Source passage.
┌────────
In Phoenix, normally, business was good in the winter but poor in the summer. It became*289 apparent that the winter business would not be sufficient to carry it through summer losses, and this condition was made even worse because of petitioner's accident. He saw no real hope of carrying on the business successfully and became very much depressed. His wife had not been trained to operate the store.
In February 1953, the petitioner offered the business for sale but received no offers. He was unable to meet his bills, and early in March 1953 stopped paying them entirely.
On March 12, 1953, a meeting was held of petitioner's creditors. The creditors agreed to "freeze" the balances due on outstanding bills for at least two weeks. Petitioner agreed with his creditors as follows: to appoint Elden Fisher as operating manager of Foodville, under the supervision of Frank Hill, manager of Wholesalers Credit Association; to maintain a petty cash fund of $500 in the store and deposit $2,000 in a separate bank account, subject to withdrawal by checks signed by both Fisher and Hill; to pay Fisher a salary of $120 per week for two weeks, petitioner to receive a salary of $125; and petitioner to devote most of his time towards securing a buyer for Foodville.
The foregoing understandings*290 were reduced to writing and signed by petitioner and members of a committee of his creditors. They agreed to meet again after two weeks to discuss further the operation of Foodville.
On March 12, 1953, petitioner gave the keys to the store to someone representing his creditors and gave up control of his bank account to the creditors' committee.
On March 20, 1953, petitioners entered into a written agreement of Escrow Instructions with Thomas F. Hefty and Helen A. Hefty. This agreement prescribed the steps to be taken in the bulk sale of petitioner's assets in Foodville to the Heftys. The agreement refers to the petitioners as "The VENDORS." The signatures of petitioners to this agreement are each entered next to the word "VENDOR."
The escrow agreement provided for a bill of sale to the Heftys, to be executed by the petitioners and referring to the Foodville store and assets as belonging to the Rands.
In the escrow agreement, the petitioners agreed with the Heftys that petitioners would pay the following taxes and costs:
Cith of Phoenix Sales Tax, State of Arizona Sales Tax, State Unemployment Insurance Tax, Federal Social Security Tax, Federal Withholding Tax, One-half of*291 the Escrow Fee, One-half of the cost of advertising, One-half of the cost of recording the notice of Sale in Bulk.
The escrow agreement provided that Maricopa County Unsecured Personal Property Taxes for the year 1953 were to be adjusted between the petitioners and the Heftys. It provided for the cancellation of insurance by the petitioners.
└────────
Tasks for this exercise.
A. Reproduce the Foodville passage word for word from "In February 1953, the" up to and including "buyer for Foodville.".
B. Rewrite the paragraph of the Foodville passage beginning "On March 12, 1953, a meeting was held" as a short list, keeping its main facts.
C. Extend the Foodville passage by writing what comes after its final sentence.
The lines after the Foodville passage are not needed here.

Data listing.
┌────────
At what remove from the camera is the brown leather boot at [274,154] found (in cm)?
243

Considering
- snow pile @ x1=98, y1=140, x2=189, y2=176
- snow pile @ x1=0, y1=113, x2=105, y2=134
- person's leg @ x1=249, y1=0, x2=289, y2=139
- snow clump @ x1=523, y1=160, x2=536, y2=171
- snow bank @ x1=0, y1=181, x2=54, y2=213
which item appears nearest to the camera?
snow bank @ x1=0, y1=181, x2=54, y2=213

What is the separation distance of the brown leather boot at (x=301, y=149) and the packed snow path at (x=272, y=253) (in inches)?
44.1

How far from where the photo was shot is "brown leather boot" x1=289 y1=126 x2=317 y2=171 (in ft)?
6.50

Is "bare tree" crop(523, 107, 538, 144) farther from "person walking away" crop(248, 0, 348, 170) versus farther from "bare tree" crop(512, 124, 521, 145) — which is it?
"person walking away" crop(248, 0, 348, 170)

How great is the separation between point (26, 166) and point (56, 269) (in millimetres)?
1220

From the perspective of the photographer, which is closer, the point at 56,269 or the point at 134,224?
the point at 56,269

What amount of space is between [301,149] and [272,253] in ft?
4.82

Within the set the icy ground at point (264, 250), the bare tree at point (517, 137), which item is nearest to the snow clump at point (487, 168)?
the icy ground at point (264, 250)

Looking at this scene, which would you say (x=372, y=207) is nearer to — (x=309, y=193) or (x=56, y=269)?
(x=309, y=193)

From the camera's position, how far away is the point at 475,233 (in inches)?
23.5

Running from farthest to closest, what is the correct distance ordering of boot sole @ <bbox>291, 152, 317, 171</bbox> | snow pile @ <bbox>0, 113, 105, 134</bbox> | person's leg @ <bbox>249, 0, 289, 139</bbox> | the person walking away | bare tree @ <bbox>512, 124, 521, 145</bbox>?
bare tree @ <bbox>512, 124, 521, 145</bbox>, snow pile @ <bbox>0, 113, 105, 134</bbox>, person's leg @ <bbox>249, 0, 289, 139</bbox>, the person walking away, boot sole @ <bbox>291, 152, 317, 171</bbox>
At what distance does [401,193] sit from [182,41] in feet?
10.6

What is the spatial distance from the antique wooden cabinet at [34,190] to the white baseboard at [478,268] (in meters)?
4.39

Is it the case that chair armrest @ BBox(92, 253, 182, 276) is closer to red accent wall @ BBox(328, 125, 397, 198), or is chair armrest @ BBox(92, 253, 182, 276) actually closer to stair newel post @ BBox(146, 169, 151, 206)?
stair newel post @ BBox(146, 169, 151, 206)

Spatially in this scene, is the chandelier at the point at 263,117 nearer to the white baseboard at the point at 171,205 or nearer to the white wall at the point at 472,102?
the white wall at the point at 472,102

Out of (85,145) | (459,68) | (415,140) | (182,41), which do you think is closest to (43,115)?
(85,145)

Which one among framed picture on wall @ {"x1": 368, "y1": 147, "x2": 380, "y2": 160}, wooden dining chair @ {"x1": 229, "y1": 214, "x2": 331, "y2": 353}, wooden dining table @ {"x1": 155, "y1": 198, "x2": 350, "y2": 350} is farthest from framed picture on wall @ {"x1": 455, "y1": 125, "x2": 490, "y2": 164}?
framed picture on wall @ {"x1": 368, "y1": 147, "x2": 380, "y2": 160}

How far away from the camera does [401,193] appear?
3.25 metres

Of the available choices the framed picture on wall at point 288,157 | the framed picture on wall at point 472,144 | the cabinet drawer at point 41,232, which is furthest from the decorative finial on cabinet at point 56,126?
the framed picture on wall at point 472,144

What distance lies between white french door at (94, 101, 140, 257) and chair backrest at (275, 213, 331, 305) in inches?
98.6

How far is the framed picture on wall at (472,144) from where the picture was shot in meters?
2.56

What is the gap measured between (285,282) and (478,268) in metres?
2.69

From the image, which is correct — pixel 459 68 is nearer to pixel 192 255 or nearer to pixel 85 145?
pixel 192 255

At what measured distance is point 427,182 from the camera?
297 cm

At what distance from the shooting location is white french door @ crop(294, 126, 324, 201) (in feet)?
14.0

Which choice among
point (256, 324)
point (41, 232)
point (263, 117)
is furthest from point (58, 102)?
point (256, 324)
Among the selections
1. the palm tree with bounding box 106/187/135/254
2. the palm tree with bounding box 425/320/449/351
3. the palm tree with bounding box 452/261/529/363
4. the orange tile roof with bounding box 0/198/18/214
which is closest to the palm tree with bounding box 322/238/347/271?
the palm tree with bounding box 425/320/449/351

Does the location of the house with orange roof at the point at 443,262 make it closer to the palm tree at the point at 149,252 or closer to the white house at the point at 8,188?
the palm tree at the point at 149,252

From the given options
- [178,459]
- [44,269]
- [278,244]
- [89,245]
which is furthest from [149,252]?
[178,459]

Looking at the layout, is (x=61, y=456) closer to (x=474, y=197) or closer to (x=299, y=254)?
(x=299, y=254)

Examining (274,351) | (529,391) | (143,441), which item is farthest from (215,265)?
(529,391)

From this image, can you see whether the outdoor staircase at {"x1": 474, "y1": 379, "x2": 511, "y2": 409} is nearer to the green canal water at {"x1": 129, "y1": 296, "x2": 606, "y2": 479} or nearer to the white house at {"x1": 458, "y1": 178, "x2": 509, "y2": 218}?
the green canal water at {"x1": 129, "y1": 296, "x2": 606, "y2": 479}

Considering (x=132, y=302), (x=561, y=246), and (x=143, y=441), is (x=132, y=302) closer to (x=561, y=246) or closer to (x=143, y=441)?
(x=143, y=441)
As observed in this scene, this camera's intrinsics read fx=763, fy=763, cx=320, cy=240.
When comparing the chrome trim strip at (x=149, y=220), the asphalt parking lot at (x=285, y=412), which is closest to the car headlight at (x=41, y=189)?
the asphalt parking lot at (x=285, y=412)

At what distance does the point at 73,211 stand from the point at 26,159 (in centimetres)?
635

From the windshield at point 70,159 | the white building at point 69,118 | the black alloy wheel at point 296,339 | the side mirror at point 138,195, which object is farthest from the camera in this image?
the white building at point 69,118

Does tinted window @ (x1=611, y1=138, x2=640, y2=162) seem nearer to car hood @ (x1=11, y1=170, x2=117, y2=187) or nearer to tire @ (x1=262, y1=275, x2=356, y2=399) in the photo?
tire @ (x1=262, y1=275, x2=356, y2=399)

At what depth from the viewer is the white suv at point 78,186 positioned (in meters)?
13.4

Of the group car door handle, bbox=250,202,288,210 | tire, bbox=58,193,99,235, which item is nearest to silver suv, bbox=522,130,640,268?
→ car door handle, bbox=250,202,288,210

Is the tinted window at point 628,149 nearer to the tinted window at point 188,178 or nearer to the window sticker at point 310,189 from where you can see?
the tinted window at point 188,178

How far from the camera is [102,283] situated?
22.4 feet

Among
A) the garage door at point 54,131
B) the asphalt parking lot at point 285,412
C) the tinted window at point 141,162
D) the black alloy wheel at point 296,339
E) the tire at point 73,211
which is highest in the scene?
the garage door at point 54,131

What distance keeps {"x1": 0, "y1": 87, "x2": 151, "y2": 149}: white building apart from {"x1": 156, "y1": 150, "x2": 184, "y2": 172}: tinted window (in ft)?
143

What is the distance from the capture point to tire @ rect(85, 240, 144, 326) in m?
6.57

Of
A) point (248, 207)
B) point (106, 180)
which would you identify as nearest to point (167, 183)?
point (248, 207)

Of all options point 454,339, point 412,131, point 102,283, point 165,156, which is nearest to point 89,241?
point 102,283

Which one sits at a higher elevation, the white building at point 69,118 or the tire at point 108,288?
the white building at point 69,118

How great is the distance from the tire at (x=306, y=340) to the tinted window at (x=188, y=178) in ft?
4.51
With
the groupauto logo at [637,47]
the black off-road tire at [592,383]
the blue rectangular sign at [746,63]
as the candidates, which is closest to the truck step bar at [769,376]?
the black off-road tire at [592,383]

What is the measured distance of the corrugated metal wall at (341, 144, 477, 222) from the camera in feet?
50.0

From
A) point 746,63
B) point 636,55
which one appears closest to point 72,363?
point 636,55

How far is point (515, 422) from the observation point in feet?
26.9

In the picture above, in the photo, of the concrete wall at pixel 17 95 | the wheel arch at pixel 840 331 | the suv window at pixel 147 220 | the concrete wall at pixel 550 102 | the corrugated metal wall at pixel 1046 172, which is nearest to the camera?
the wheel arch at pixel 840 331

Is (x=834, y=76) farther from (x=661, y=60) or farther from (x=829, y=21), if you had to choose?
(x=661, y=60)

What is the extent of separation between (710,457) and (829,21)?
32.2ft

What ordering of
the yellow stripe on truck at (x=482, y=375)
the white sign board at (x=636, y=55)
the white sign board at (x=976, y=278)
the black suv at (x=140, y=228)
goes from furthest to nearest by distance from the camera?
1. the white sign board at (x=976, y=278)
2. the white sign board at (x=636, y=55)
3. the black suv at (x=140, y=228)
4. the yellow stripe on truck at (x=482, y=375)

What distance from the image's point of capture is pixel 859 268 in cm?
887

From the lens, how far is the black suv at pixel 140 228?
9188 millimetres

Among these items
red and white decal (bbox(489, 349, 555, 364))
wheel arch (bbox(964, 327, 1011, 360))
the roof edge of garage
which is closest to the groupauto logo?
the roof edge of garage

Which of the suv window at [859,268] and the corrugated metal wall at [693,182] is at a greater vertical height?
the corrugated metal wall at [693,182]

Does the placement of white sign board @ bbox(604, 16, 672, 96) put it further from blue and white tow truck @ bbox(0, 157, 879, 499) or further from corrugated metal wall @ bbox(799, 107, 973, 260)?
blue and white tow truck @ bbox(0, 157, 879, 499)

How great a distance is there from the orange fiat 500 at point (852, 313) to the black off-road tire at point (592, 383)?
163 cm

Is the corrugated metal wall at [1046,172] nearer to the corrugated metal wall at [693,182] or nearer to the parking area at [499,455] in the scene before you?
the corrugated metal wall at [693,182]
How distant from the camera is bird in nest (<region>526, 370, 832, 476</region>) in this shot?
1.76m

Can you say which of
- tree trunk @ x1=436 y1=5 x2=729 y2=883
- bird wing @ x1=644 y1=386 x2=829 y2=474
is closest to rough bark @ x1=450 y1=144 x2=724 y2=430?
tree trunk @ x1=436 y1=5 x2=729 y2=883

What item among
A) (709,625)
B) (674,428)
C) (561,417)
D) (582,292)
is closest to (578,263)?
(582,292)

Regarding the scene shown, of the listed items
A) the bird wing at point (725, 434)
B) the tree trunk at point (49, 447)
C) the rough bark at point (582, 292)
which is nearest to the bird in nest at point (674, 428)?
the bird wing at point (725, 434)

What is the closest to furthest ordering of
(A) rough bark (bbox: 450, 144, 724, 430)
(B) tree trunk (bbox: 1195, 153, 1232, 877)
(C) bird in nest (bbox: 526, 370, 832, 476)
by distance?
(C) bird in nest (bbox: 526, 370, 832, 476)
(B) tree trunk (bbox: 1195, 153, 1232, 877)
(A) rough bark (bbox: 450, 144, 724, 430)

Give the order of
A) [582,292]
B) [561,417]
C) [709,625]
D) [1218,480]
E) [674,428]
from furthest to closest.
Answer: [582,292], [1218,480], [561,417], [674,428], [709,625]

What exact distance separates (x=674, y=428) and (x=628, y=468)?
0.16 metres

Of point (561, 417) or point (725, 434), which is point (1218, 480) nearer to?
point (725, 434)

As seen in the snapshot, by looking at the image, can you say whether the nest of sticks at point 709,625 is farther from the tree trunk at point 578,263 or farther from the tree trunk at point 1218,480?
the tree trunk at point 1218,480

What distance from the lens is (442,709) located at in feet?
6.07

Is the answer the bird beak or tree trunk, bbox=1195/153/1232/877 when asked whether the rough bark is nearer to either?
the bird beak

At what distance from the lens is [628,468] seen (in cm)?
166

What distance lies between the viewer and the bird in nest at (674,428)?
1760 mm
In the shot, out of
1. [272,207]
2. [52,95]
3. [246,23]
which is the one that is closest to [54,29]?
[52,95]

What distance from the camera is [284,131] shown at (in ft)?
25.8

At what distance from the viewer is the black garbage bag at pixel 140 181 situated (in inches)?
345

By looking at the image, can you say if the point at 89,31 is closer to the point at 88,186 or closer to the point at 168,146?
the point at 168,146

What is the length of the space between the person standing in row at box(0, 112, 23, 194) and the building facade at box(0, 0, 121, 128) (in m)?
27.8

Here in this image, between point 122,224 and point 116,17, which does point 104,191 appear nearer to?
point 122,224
└────────
Responses for each task.
A.
In February 1953, the petitioner offered the business for sale but received no offers. He was unable to meet his bills, and early in March 1953 stopped paying them entirely.
On March 12, 1953, a meeting was held of petitioner's creditors. The creditors agreed to "freeze" the balances due on outstanding bills for at least two weeks. Petitioner agreed with his creditors as follows: to appoint Elden Fisher as operating manager of Foodville, under the supervision of Frank Hill, manager of Wholesalers Credit Association; to maintain a petty cash fund of $500 in the store and deposit $2,000 in a separate bank account, subject to withdrawal by checks signed by both Fisher and Hill; to pay Fisher a salary of $120 per week for two weeks, petitioner to receive a salary of $125; and petitioner to devote most of his time towards securing a buyer for Foodville.

B.
- The petitioner's creditors met on March 12, 1953.
- The creditors agreed to freeze the balances on outstanding bills for at least two weeks.
- The petitioner agreed to:
  - appoint Elden Fisher as operating manager of Foodville, supervised by Frank Hill, manager of Wholesalers Credit Association
  - keep a $500 petty cash fund in the store
  - deposit $2,000 in a separate bank account, withdrawable only by checks signed by both Fisher and Hill
  - pay Fisher $120 per week for two weeks, with the petitioner receiving a salary of $125
  - spend most of his time finding a buyer for Foodville

C.
The escrow agreement instructed the escrow holder, Wholesalers Credit Association of Arizona, to receive from the Heftys the funds for the purchase of the Foodville assets, and to pay from such funds secured creditors (of Rand) and then general creditors (of Rand), proportionately, from any balance remaining. If sufficient funds were on hand to pay all general creditors in full, the agreement instructed the escrow holder that any balance remaining was the property of the petitioners.
The escrow agreement provided that possession of the business was to be given to the Heftys on March 23, 1953. They were to pay the purchase price to the escrow holder on the same day.
The escrow agreement stated that the lease, dated February 21, 1951, was in the name of the petitioners. It instructed the escrow holder to arrange for the assignment of the*292 lease to the Heftys.
On or about March 23, 1953, the petitioners executed a Bill of Sale to the Heftys of all of their Foodville assets. The Bill of Sale lists the assets and refers to them as the petitioners' assets.
On or about March 23, 1953, the petitioners executed a Notice of Sale In Bulk with respect to all of their Foodville assets. The notice stated that it was given pursuant to the Bulk Sales Act; that the petitioners were doing business as Foodville; that they intended to sell in one transaction all of their merchandise, goods, wares, stock in trade, fixtures and equipment, wine and beer license, and good will and name of said business to the Heftys. The notice stated that the sale was to be completed on April 7, 1953, and that all creditors should present their claims on or before that date to Frank Hill, c/o Wholesalers Credit Association of Arizona.
On the date of disposition of the Foodville assets, their adjusted bases to petitioner were as follows:
Asset Adjusted Basis Equipment $15,566.77 Leasehold Improvements 87.72 Beer and Wine License 3,000.00 Merchandise Inventory 9,418.15 Total $28,072.64 Petitioner sold the above assets to*293 the Heftys for the following amounts:
(1) $9,418.15 for the merchandise inventory;
(2) $12,500 for the other assets.
With his joint income tax return for the year 1953, petitioner filed a schedule entitled "SCHEDULE OF SALE OF BUSINESS." This schedule states that the Foodville assets were sold on March 21, 1953. It shows the amounts received on the sale as $9,418.15 for the merchandise, and $12,500 for the equipment, leasehold improvements and beer and wine license.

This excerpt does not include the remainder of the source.